Psicólogo Clínico Gestalt-terapeuta
CRP 12/07911
Quanto tempo levamos para entender que trazemos um tempo como bagagem? E nessa bagagem carregamos coisas maravilhosas, coisas que nos entristecem, e outras que permanecem intocadas, apenas esperando um momento em que faremos algo com elas.
Demora-se algum tempo para entender que, se existe algum momento em que podemos lidar com essas coisas que passaram e com essas que, por ventura, poderão acontecer, esse momento é o presente.
Gosto de pensar nesse tempo – passado, presente, futuro – como uma coisa só, que vou chamar de vida. E, alguns meses atrás, escutei uma história que dizia algo sobre o tempo de duas vidas distintas e próximas. Eis o que ouvi.
Havia um idoso que caminhava muito devagar, que esbarrava nos móveis em casa, que falava de maneira que as palavras pareciam soar imperfeitas, que precisava constantemente da ajuda do seu filho para ir e vir dos lugares, para ler as pequenas letras nas bulas dos remédios, que os olhos já não enxergavam mais; e um filho cansado dessa situação, cansado de ver o velho como um estorvo que apenas atrasava sua vida. Um dia, esse filho decidiu construir uma caixa de madeira para colocar o velho dentro e jogá-lo precipício abaixo. Terminada a caixa, colocou o pai dentro dela. No caminho para o precipício, o filho foi explicando ao pai por quais motivos iria fazer aquilo, mil desculpas de como aquele pai incomodava, de como a palavra “filho” se repetia durante o dia, disso e daquilo... Chegando à beira do precipício, o pai olhou para o filho e disse que eles ― pai e filho ― em determinado momento da vida já foram muito parecidos ― o filho esbarrando torpe pelos cantos e balbuciando palavras desconexas e o pai colocando seu filho para dormir no berço. Mas, mesmo assim, o filho resolveu jogar seu pai precipício abaixo. Porém, antes disso, uma última coisa o pai pediu: “Meu filho, quero que você guarde esta caixa e não a jogue comigo!”. O filho, sem muito entender, perguntou o porquê. E o velho pai respondeu: “Guarde-a, meu filho, porque um dia seu filho pode precisar dela para você”.

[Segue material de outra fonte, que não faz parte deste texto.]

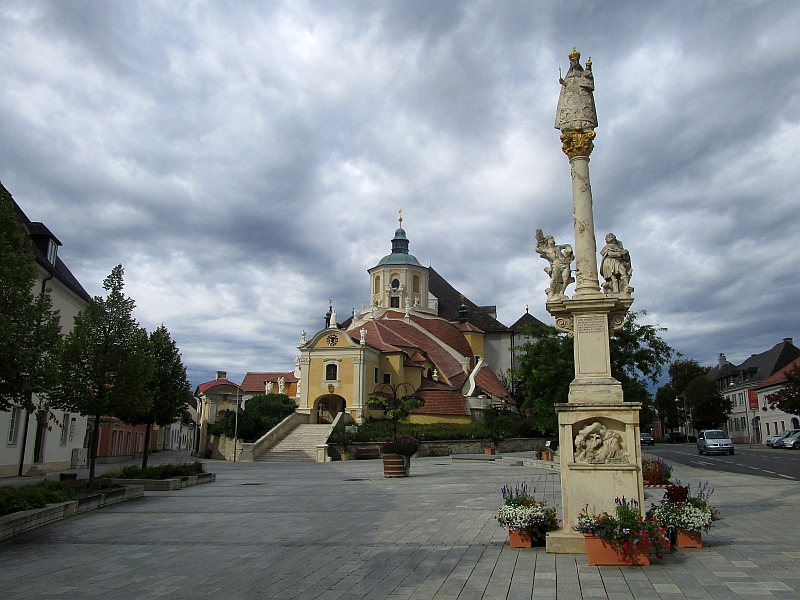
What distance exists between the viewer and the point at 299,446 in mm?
42188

Passado, presente, futuro ― a vida
Eis que algumas coisas deveriam ser inversamente proporcionais ao seu tempo. Tais como se desculpar com a mesma facilidade com que se julga. Almoçar e degustar a comida no mesmo tempo em que ela demorou para ser preparada e talvez prepará-la com a mesma rapidez com que a comemos. Fazer amor e depois de dez segundos chegar a um orgasmo que durasse meia hora. Tomar cervejas e comer frituras e doces e cada vez que subir na balança ver que se emagreceu. Ver a borboleta formar sua crisálida e de lá sair uma exuberante lagarta. Acompanhar os pais, segurando-os pelas mãos enquanto nós envelhecemos e eles se tornam crianças outra vez.
E, hoje, levar na bagagem um tempo que nos permita aproveitar mais a caminhada que o caminho.